Happy New Year! and Happy Birthday P.J.!

The pH is very important in hydroponic gardening.   I will talk about some specifics of measuing pH in a later post.  The pH is measured on a scale of 1-14 with 7.0 being neutral. Acids are lower than 7 and bases (alkalinity) are above 7.
In order to understand how nutrients affect pH you should know the term pH is a measure of the hydrogen-hydroxyl ion content of a solution. These are the two components if you break apart water H2O (H+ and OH-).

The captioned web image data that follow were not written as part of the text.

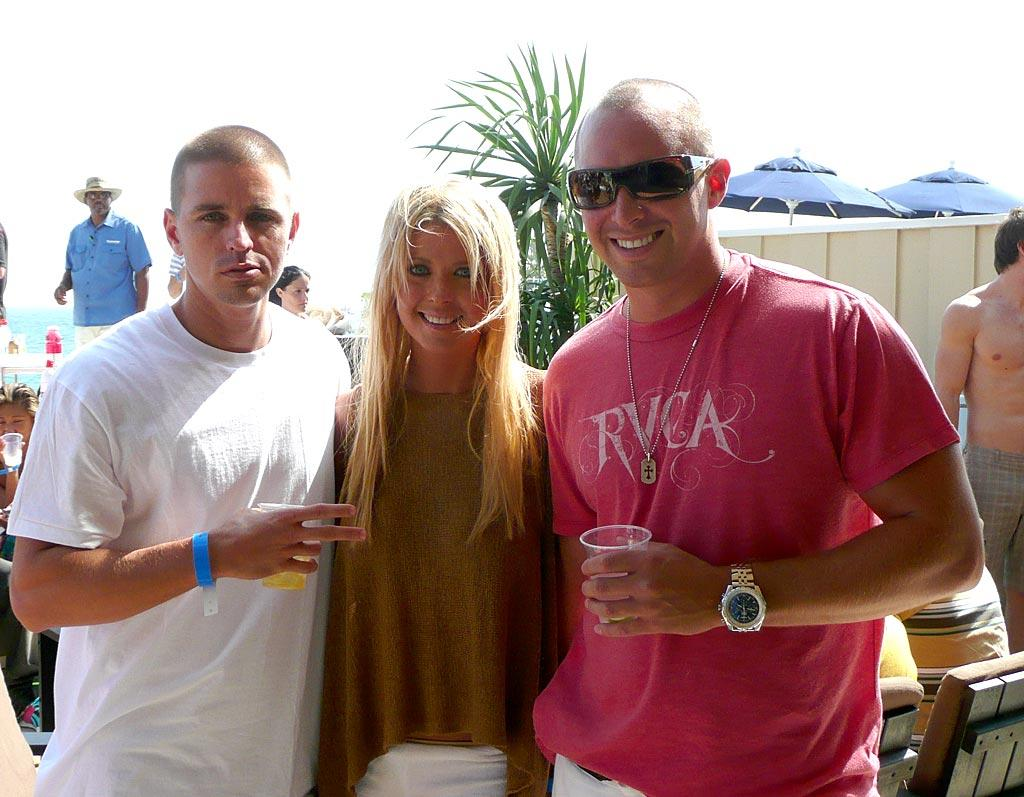 Tara Reid is surrounded by some guy candy. omg! staff/Polaroid Malibu Beach House - July 23, 2007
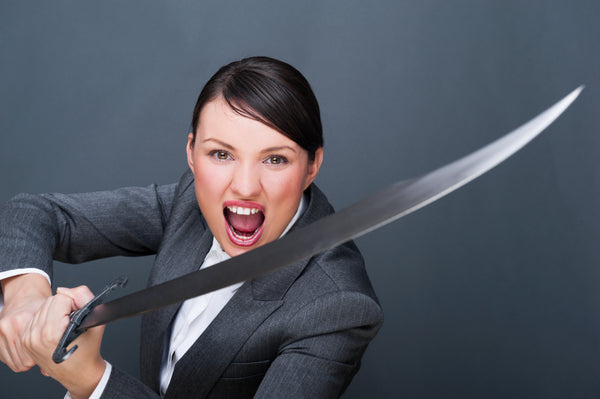 Business Woman Determined With Sword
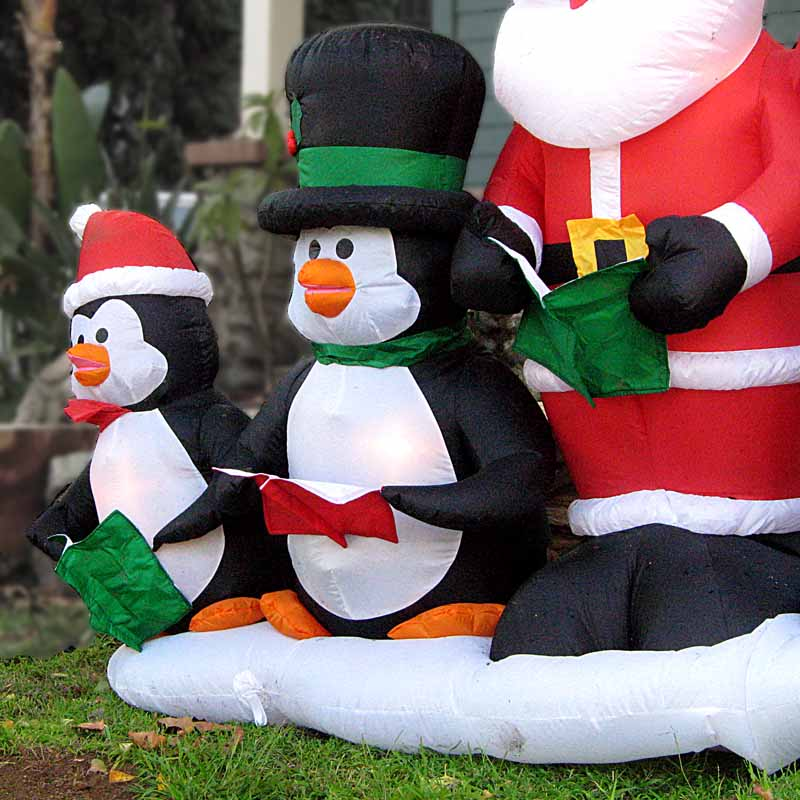 Christmas Penguin - inflated penguins carolling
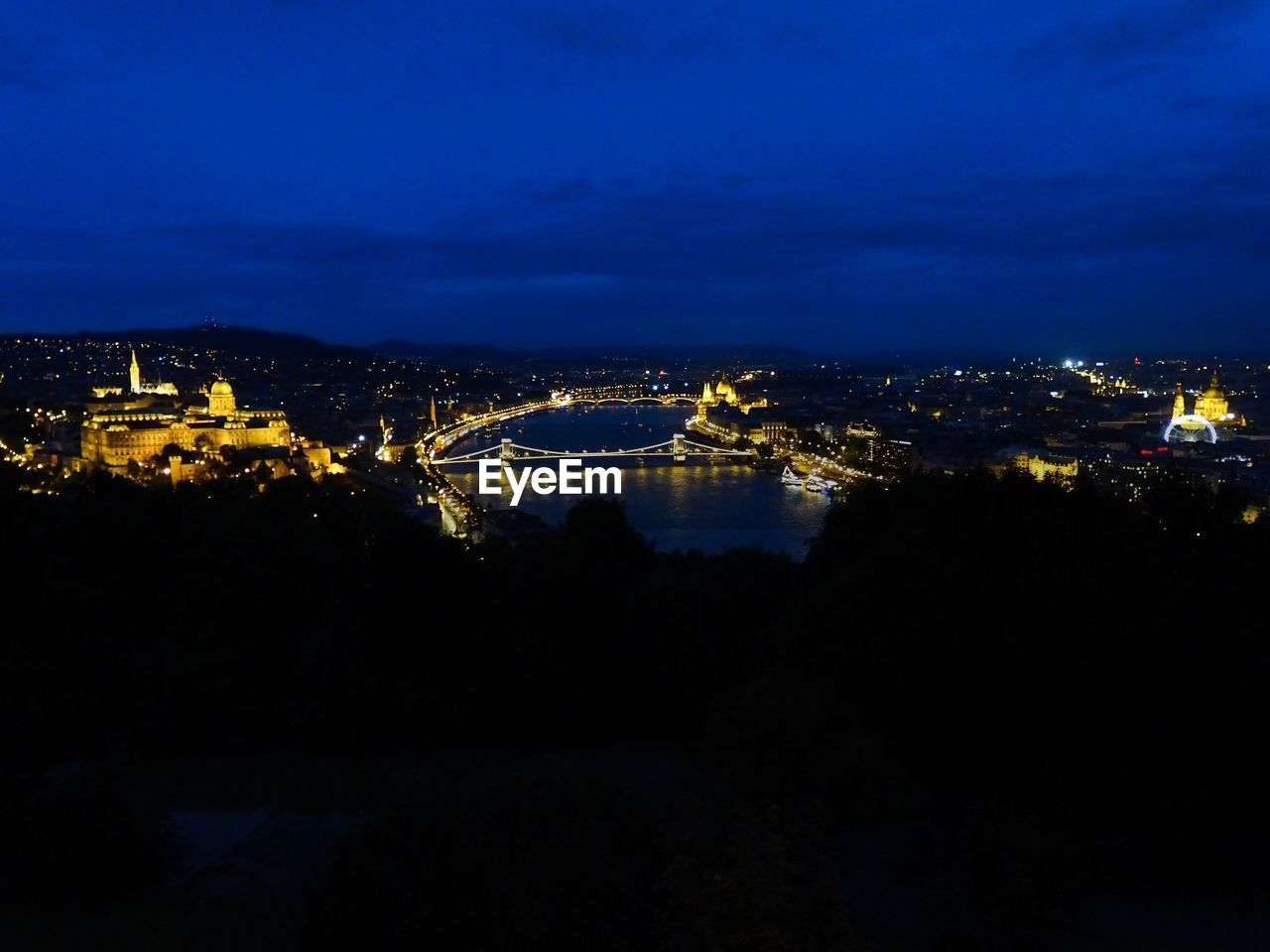architecture, illuminated, night, built structure, city, building exterior, cityscape, sky, no people, nature, water, building, cloud - sky, outdoors, residential district, travel destinations, river, high angle view, chain bridge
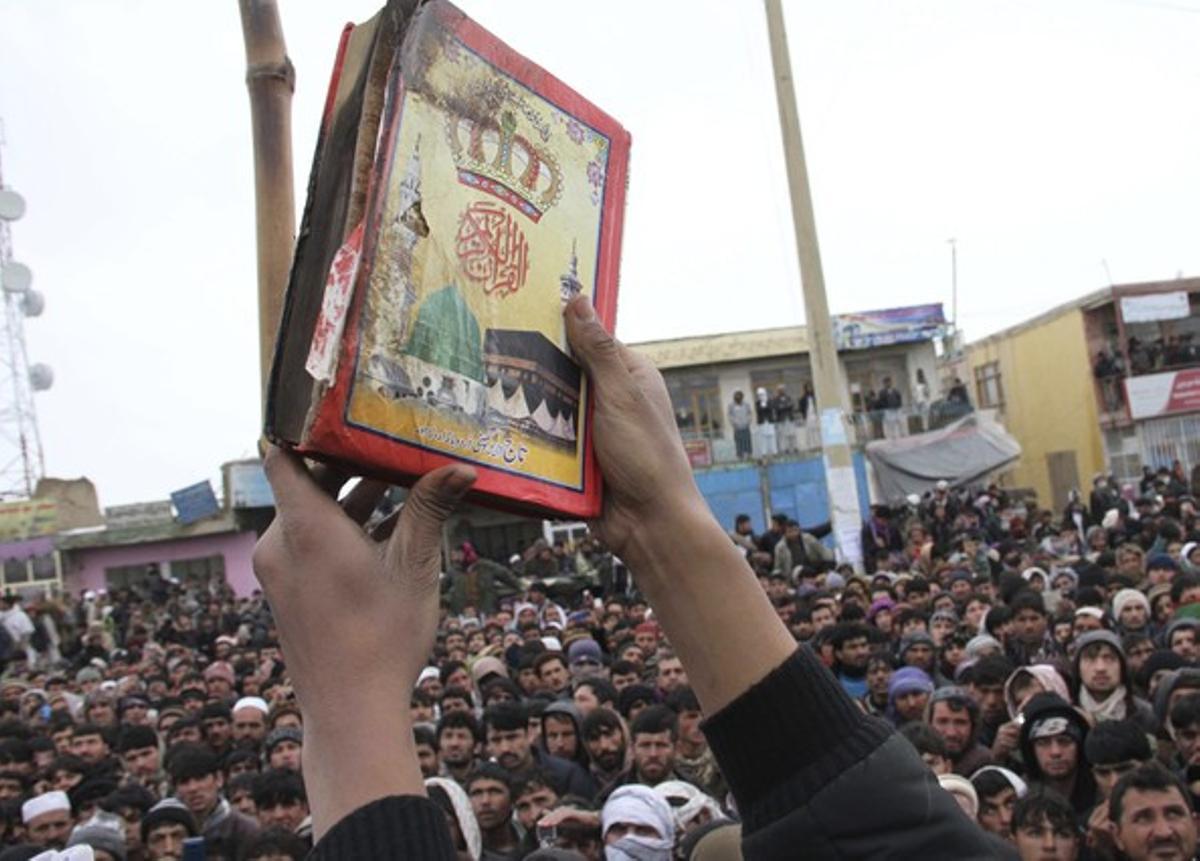 Un manifestante muestra el Corán supuestamente quemado por un soldado estaounidense.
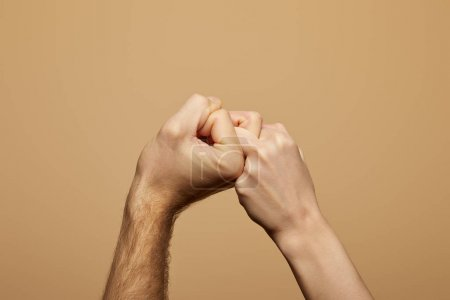 Photo pour Vue partielle de l'homme et de la femme tenant les mains et les doigts isolés sur beige - image libre de droit
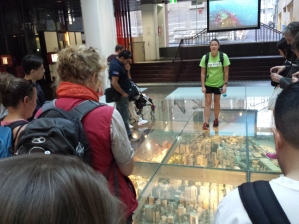 Our tour guide showing us a scale model of the city in the library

Pure water has an equal balance of hydrogen (H+) and hydroxyl (OH-) ions and is therefore pH neutral (pH 7.0). {Substances (molecules or atoms) with a charge are either positive or negative and are termed ions}. Since distilled water is pure water it has a pH of 7.0.  This is too high a pH for mos plants so I don't recomend using it without adding nutrients. When you add nutrients to water it can have a pH either higher or lower than 7.  If the solution has more hydrogen (positive) ions than hydroxyl (negative) ions then it is an acid (less than 7.0 on the pH scale). Conversely if the solution has more hydroxyl ions than hydrogen it is alkaline (or a base), with a pH greater than 7.0
When the pH is not at the proper level the plant will lose its ability to absorb some of the essential elements required for good growth. This depends on the plant and the nutrient. Some plants need a high amount of iron, and since iron becomes increasingly unavailable to plants as the pH approaches 8.0, these iron needing plants do poorly in basic mediums. For all plants there is a particular pH level that will produce optimum results, good growers experiment until they find their best or optimal pH for their plant(s). This pH level will vary from plant to plant, but in general most plants prefer a slightly acid growing environment (between 5.5-6.5), although most plants can still survive in an environment with a pH of between 5.0 and 7.5.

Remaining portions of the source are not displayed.